(Beginning of SUPPLIED INFORMATION)

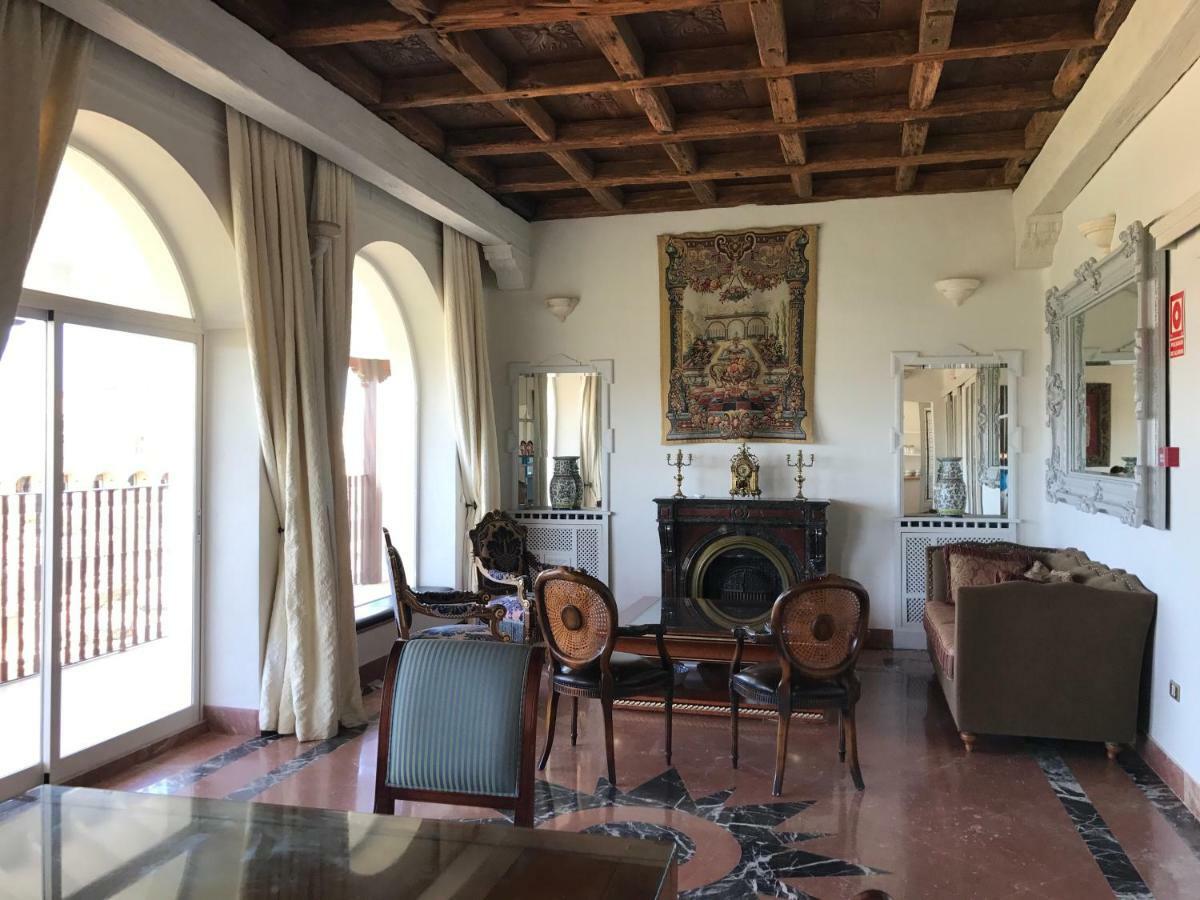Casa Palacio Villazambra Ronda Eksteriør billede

(End of SUPPLIED INFORMATION)
(Beginning of SUPPLIED INFORMATION)

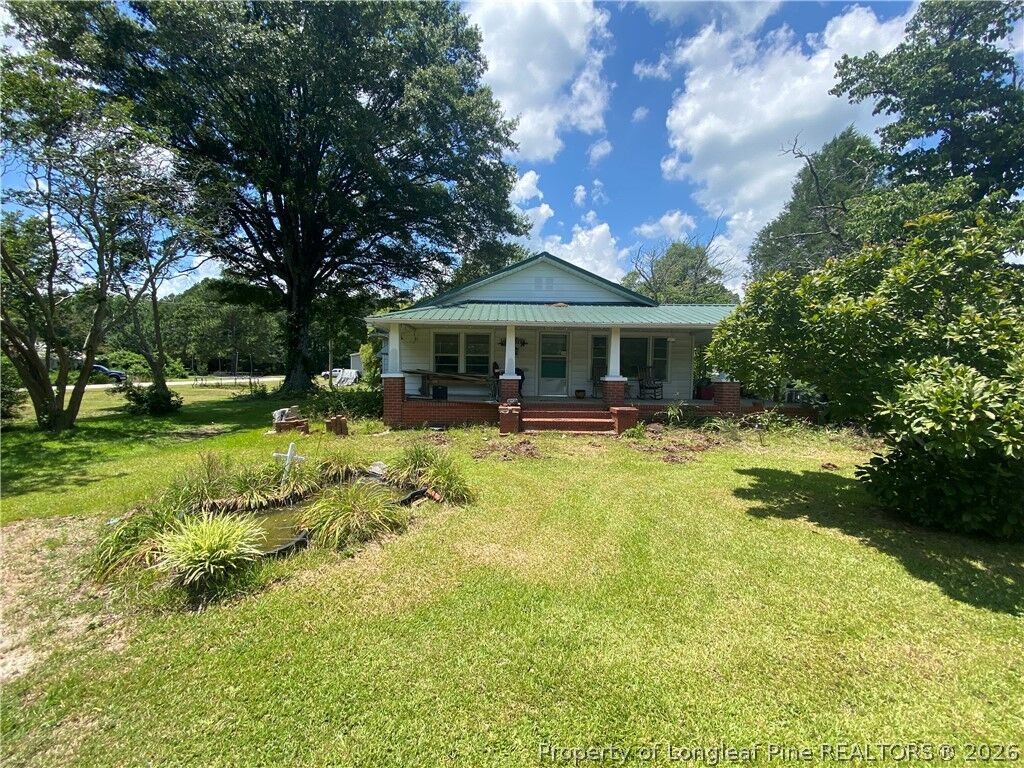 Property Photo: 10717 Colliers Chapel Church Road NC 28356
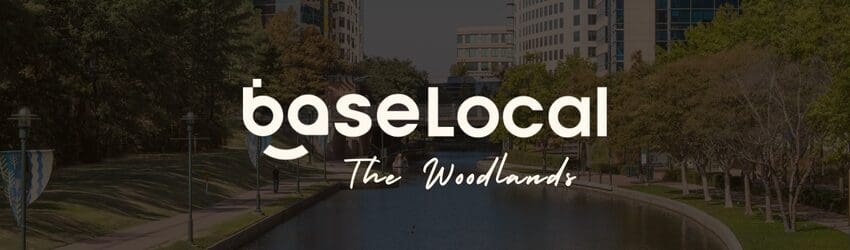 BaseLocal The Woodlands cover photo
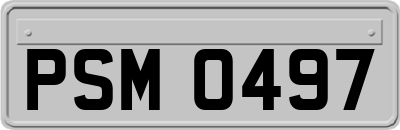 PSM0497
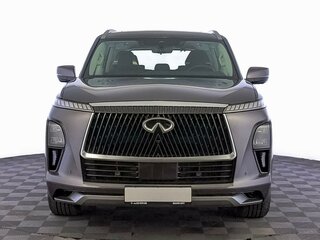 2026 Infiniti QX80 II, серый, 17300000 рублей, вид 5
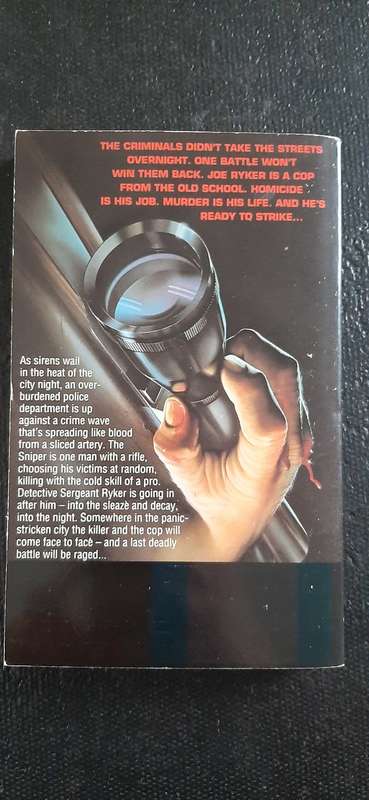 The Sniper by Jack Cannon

(End of SUPPLIED INFORMATION)
(Beginning of SUPPLIED INFORMATION)

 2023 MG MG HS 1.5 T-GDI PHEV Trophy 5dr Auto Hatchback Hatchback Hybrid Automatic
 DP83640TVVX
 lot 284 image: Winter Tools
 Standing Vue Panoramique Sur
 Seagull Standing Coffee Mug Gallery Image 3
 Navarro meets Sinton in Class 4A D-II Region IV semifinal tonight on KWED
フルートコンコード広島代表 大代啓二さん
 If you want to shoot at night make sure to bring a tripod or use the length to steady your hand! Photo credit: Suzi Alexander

(End of SUPPLIED INFORMATION)

→ YOUR TASK:
Every line above from the line with "Navarro meets Sinton" to the line with "If you want" is wanted, ends included; write them out exactly and add no other line.

→ WRITTEN SOLUTION:
 Navarro meets Sinton in Class 4A D-II Region IV semifinal tonight on KWED
フルートコンコード広島代表 大代啓二さん
 If you want to shoot at night make sure to bring a tripod or use the length to steady your hand! Photo credit: Suzi Alexander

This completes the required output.